### Goal of the exercise
Please repeat word for word the stretch of the items below, from the line containing "In the presented" through the last line of the items.
* * * *
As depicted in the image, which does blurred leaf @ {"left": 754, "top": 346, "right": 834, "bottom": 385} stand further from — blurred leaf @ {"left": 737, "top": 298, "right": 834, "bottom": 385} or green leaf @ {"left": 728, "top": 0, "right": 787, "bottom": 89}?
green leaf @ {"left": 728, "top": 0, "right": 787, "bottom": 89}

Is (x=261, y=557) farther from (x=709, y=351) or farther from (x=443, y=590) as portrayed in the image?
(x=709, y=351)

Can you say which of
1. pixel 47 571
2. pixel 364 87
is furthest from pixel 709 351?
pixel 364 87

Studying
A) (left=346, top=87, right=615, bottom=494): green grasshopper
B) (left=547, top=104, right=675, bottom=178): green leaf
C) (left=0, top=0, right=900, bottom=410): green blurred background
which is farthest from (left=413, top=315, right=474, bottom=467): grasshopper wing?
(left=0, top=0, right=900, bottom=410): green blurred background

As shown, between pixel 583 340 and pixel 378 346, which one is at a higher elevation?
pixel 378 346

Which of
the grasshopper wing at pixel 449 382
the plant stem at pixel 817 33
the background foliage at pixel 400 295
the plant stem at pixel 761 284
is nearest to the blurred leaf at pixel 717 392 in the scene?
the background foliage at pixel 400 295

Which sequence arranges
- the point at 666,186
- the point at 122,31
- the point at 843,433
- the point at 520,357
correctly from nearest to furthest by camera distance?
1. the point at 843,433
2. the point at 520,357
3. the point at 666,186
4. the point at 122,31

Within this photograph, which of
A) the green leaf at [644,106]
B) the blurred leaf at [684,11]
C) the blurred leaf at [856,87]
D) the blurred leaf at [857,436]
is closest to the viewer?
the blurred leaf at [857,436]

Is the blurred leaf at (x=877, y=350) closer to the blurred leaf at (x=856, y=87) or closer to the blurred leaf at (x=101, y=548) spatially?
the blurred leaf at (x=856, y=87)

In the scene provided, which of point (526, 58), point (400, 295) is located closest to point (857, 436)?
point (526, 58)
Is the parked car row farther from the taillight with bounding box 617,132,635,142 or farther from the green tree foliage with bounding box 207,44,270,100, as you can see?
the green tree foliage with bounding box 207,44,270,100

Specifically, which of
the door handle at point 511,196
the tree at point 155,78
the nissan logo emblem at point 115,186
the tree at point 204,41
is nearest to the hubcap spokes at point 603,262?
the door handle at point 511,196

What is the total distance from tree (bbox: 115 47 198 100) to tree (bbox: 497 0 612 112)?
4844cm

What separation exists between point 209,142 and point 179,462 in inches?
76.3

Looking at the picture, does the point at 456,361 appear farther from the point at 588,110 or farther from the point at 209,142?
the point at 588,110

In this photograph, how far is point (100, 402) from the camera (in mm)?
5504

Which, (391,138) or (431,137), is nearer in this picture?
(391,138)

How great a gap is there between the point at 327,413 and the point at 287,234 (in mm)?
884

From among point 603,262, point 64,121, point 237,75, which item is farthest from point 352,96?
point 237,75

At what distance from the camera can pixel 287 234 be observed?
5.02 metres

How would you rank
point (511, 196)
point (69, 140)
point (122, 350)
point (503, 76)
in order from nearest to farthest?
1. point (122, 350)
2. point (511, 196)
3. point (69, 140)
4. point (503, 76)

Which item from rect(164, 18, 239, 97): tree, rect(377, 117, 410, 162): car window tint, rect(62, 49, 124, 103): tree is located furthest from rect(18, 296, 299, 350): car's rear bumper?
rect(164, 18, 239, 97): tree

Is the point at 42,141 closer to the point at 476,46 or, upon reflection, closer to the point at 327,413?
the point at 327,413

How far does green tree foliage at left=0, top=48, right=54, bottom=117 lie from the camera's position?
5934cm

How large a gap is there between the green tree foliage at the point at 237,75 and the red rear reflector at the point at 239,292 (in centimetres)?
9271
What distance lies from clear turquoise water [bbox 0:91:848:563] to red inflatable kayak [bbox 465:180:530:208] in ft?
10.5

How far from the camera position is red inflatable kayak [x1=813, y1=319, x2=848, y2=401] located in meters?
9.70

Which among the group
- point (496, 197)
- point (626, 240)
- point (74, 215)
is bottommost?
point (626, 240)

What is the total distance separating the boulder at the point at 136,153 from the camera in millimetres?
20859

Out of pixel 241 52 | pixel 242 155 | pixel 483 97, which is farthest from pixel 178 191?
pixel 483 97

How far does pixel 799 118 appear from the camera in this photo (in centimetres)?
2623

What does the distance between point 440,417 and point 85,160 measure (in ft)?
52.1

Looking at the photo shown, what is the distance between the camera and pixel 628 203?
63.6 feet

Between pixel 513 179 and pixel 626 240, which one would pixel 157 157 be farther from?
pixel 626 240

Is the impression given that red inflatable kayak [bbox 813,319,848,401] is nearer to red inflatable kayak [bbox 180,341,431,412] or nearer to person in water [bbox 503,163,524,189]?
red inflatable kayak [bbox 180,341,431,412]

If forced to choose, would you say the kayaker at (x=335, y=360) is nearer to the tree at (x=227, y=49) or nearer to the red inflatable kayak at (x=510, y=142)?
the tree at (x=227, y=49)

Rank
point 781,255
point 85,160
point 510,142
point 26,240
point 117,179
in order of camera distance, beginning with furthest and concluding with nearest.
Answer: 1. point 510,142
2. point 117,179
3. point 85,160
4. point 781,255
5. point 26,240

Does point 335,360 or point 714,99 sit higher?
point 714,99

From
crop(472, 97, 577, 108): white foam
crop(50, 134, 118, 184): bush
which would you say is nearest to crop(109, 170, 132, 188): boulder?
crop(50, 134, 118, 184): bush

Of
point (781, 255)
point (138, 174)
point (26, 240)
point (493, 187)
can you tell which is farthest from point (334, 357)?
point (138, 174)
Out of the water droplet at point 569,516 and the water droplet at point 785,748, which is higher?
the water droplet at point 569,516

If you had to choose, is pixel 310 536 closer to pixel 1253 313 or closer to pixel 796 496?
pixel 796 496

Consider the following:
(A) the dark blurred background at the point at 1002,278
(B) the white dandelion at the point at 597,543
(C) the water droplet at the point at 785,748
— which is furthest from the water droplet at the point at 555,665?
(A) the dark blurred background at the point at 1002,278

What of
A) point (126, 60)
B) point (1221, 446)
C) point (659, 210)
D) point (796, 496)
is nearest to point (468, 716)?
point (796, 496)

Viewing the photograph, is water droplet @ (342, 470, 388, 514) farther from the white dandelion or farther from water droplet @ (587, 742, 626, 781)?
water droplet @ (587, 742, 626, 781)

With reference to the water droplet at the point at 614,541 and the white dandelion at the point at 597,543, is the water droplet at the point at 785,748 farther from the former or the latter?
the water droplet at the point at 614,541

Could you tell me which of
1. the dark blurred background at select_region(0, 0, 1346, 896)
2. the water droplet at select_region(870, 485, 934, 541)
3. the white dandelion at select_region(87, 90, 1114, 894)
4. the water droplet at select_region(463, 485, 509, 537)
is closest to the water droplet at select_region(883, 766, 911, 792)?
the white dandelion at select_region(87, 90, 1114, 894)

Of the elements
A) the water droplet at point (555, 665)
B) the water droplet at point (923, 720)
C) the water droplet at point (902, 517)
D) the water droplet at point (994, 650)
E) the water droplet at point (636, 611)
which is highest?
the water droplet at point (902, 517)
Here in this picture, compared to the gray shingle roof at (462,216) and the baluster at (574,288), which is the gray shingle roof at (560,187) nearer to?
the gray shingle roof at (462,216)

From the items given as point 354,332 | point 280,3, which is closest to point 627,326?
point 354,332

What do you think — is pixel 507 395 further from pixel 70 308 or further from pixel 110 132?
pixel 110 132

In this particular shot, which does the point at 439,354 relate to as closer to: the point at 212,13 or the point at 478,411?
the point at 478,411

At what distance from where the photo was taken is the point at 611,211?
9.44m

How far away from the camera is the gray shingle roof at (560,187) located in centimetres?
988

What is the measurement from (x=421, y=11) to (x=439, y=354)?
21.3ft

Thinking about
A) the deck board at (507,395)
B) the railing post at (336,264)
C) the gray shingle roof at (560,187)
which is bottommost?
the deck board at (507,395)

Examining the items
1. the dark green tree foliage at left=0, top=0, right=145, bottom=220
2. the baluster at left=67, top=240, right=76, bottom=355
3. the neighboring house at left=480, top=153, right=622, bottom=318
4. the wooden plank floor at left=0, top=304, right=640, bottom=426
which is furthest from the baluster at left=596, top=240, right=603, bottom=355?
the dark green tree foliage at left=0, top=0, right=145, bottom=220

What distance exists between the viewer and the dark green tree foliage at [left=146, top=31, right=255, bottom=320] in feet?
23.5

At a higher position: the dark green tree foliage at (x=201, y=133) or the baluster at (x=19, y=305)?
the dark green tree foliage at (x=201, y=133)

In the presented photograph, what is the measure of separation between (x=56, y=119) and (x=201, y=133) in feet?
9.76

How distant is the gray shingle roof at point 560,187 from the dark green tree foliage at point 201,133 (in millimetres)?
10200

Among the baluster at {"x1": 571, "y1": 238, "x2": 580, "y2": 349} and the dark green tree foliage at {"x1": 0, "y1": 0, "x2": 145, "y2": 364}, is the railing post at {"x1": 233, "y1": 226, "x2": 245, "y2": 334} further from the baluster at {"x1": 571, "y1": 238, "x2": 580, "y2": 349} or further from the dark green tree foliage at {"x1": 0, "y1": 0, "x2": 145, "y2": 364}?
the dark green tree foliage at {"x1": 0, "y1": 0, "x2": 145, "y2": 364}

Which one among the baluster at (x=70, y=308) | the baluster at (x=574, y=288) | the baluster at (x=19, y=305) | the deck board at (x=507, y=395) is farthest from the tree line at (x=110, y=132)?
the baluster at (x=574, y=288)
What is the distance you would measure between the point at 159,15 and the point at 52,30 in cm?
* * * *
### Solution to the problem
In the presented photograph, what is the measure of separation between (x=56, y=119) and (x=201, y=133) in feet?
9.76

How distant is the gray shingle roof at point 560,187 from the dark green tree foliage at point 201,133 (in millimetres)?
10200

Among the baluster at {"x1": 571, "y1": 238, "x2": 580, "y2": 349} and the dark green tree foliage at {"x1": 0, "y1": 0, "x2": 145, "y2": 364}, is the railing post at {"x1": 233, "y1": 226, "x2": 245, "y2": 334} further from the baluster at {"x1": 571, "y1": 238, "x2": 580, "y2": 349} or further from the dark green tree foliage at {"x1": 0, "y1": 0, "x2": 145, "y2": 364}?
the dark green tree foliage at {"x1": 0, "y1": 0, "x2": 145, "y2": 364}

Which one among the baluster at (x=70, y=308) | the baluster at (x=574, y=288) | the baluster at (x=19, y=305) | the deck board at (x=507, y=395) is farthest from the tree line at (x=110, y=132)?
the baluster at (x=574, y=288)
What is the distance you would measure between the point at 159,15 and the point at 52,30 in cm?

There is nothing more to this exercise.